Amy Varle CF (born  1986) is an entrepreneur from the Greater Manchester town of Bury, working to improve the access of people who are homeless to housing.

After a period of employment in a housing role for local government, in 2013 Amy founded People's Property Shop, a business which helps people to find and rent their own homes.

In 2016, Amy was awarded a travelling fellowship from the Winston Churchill Memorial Trust, in partnership with the National Housing Federation. As a result, she was able to research and in January 2018 publish the research report Social Property Investment : Pioneering strategies for 21st century homelessness prevention and response, which on 25 January 2018 she presented to Prime Minister Theresa May.

Early life and experience of homelessness 
Varle was made homeless at the age of 16 as a result of family issues. She lived, for ten months, in a hostel for young people, before being found a council flat. Her experience led Varle to work in a housing and homelessness role in local government.
..............................
__REQUIRED ACTION A__
In the Amy Varle biography, how long did she live in a hostel for young people after becoming homeless?
__REQUIRED ACTION B__
Carry the Amy Varle biography forward, picking up after its final sentence.

__DATASET CONTENT__
..............................
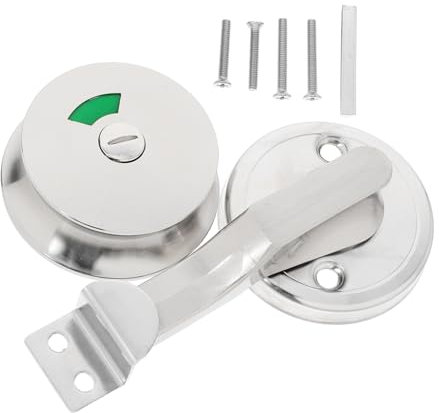 FELTECHELECTR Stainless Steel Bathroom Indicator Lock Privacy Door Lock Toilet Cubicle Polished Chrome Vacant Engaged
..............................
__WRITTEN ANSWER A__
Ten months.

__WRITTEN ANSWER B__
People's Property Shop 
In 2013 Varle set up the business People's Property Shop, with the help of a £4,000 grant from the government Start Up Loans Scheme, based on her own experiences working in local government housing departments. She described the rationale behind the business as one of bridging the gap between people in housing need and landlords with properties to rent:

"“I realised that renting from private landlords was often not an option for people on benefits because letting agents were wary of slow payments and the paperwork involved. What People’s Property Shop does is support both parties to make the relationship work smoothly. We understand the issues facing both landlords and prospective tenants and can match them according to need.”

Winston Churchill Memorial Trust Fellowship 
In 2016, Varle became a Fellow of the Winston Churchill Memorial Trust. The fellowship enabled her to travel to the United States, visiting innovative housing and homelessness projects such as Project Homeless Connect and Lava Mae in San Francisco, and Breaking Ground in New York.

Research 
Varle's experiences on her fellowship travels formed the basis of a research report,Social Property Investment : Pioneering strategies for 21st century homelessness prevention and response, published in January 2018 with the support of the Winston Churchill Memorial Trust and the National Housing Federation. She was invited to 10 Downing Street to present her report to Prime Minister Theresa May after her corporate sponsor, Susan Dolan of SEO Web Marketing spoke directly to the PM about her Fellowship Report.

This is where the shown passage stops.